10. What inference the Income-tax Officer drew either in 1946 or in 1949 from the facts placed before him by the assessee was not what the assessee himself represented. That distinction was obviously lost sight of by the Tribunal when it recorded:
At the time of the original assessment one representation was made to the Income-tax Officer? which however was subsequently found to be definitely incorrect.
The information that the assessee did not pay the Travancore State was no doubt available to the Income-tax Officer, but that by itself did not lead to any discovery, that by a representation which the Income-tax Officer believed to be true while the assessee knew it was not true, the assessee obtained a relief to which he was not entitled.
11. The assessee, it should be remembered, maintained his accounts on the mercantile basis. An ascertained liability with a corresponding entry in his accounts would have been sufficient. The Assistant Commissioner was aware of this position. In his order on appeal he pointed out:
Therefore, definitely ascertained liability did exist in respect of excise duty payable to Travancore Government though such a liability was not discharged either during the previous year or up to this date. No entries were, however, made by the appellants in their books creating any such liability for excise duty payable to the Travancore State.
That there was no specific entry for Rs. 29,748 in the assessee's accounts in the accounting year was not the basis, on which this sum was subsequently assessed in proceedings under Section 34 of the Income-tax Act and Section 15 of the Excess Profits Tax Act. Whether with the mercantile system of account adopted by the assessee, the authorities and the Tribunal were right or not in disallowing the relief claimed on the basis of an ascertained liability of Rs. 40,174, which was also discharged, does not arise for consideration now.
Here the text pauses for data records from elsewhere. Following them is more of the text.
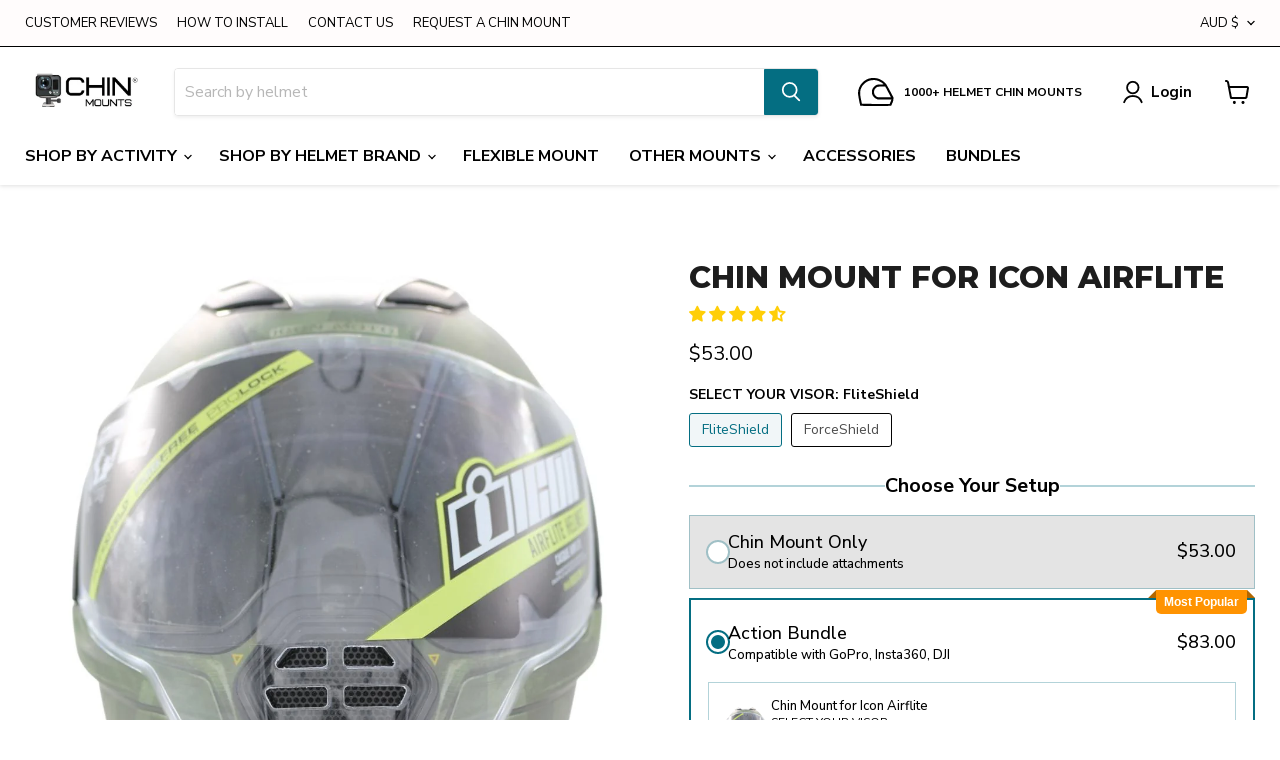

--- FILE ---
content_type: text/javascript; charset=utf-8
request_url: https://chinmounts.com/en-au/cart.js
body_size: -149
content:
{"token":"hWN7u9NJxH6brPxoR1XOthzd?key=7c362604ce407baef364c1818e0caccb","note":"","attributes":{},"original_total_price":0,"total_price":0,"total_discount":0,"total_weight":0.0,"item_count":0,"items":[],"requires_shipping":false,"currency":"AUD","items_subtotal_price":0,"cart_level_discount_applications":[],"discount_codes":[]}

--- FILE ---
content_type: text/javascript; charset=utf-8
request_url: https://chinmounts.com/en-au/cart.js
body_size: -328
content:
{"token":"hWN7u9NJxH6brPxoR1XOthzd?key=7c362604ce407baef364c1818e0caccb","note":"","attributes":{},"original_total_price":0,"total_price":0,"total_discount":0,"total_weight":0.0,"item_count":0,"items":[],"requires_shipping":false,"currency":"AUD","items_subtotal_price":0,"cart_level_discount_applications":[],"discount_codes":[]}

--- FILE ---
content_type: text/javascript; charset=utf-8
request_url: https://chinmounts.com/en-au/cart/update.js
body_size: 536
content:
{"token":"hWN7u9NJxH6brPxoR1XOthzd?key=7c362604ce407baef364c1818e0caccb","note":null,"attributes":{},"original_total_price":0,"total_price":0,"total_discount":0,"total_weight":0.0,"item_count":0,"items":[],"requires_shipping":false,"currency":"AUD","items_subtotal_price":0,"cart_level_discount_applications":[],"discount_codes":[],"items_changelog":{"added":[]}}

--- FILE ---
content_type: text/javascript; charset=utf-8
request_url: https://chinmounts.com/en-au/cart.js
body_size: -451
content:
{"token":"hWN7u9NJxH6brPxoR1XOthzd?key=7c362604ce407baef364c1818e0caccb","note":"","attributes":{},"original_total_price":0,"total_price":0,"total_discount":0,"total_weight":0.0,"item_count":0,"items":[],"requires_shipping":false,"currency":"AUD","items_subtotal_price":0,"cart_level_discount_applications":[],"discount_codes":[]}

--- FILE ---
content_type: text/javascript; charset=utf-8
request_url: https://chinmounts.com/en-au/cart/update.js
body_size: 165
content:
{"token":"hWN7u9NJxH6brPxoR1XOthzd?key=7c362604ce407baef364c1818e0caccb","note":"","attributes":{"_kaching_session_id":"6bd7945c-59cb-4a06-84cb-2eeb10c31e22"},"original_total_price":0,"total_price":0,"total_discount":0,"total_weight":0.0,"item_count":0,"items":[],"requires_shipping":false,"currency":"AUD","items_subtotal_price":0,"cart_level_discount_applications":[],"discount_codes":[],"items_changelog":{"added":[]}}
Apparently, the Income-tax Officer treated Rs. 29,748 as included in the sum of Rs. 40,174, with which the assessee had debited himself when the Income-tax Officer granted the relief to the assessee in 1946. Had the assessee closed the entry of Rs. 40,174 in the year of account and debited himself only with Rs. 29,748, the fact that he did not pay the amount in the succeeding year would not have justified recourse to Section 34 of the Income-tax Act. That no such especific entry was insisted upon when the relief was granted in 1946 did not really alter the position in 1949.
12. The Tribunal really proceeded on the assumption, that the assessee had obtained relief in 1946 on a representation which was not true. For that there was no basis in the records before the Tribunal. An ascertained liability is still there. It is still legally enforceable against the assessee. That the assesee avowed his intention in the proceedings before the Tribunal not to discharge that ascertained liability will not alter his legal liability to the Travancore State nor affect his legal rights under the Income-tax Act and the Excess Profits Tax Act. It is Section 10(2)(a) of the Income-tax Act that would apply, when the required conditions are satisfied.
13. Our answer to the first question is in the negative and in favour of the assessee. In view of that answer to question 1, question 2 does not call for an answer. Should, however, an aswer to question 2 be necessary, we would be of the view, that independently of our answer to question 1, the answer to question 2 should be in the negative and in favour of the assessee.
14. Since the assessee has succeeded, he will be entitled to the costs of this reference. 'Counsel's fee Rs. 250.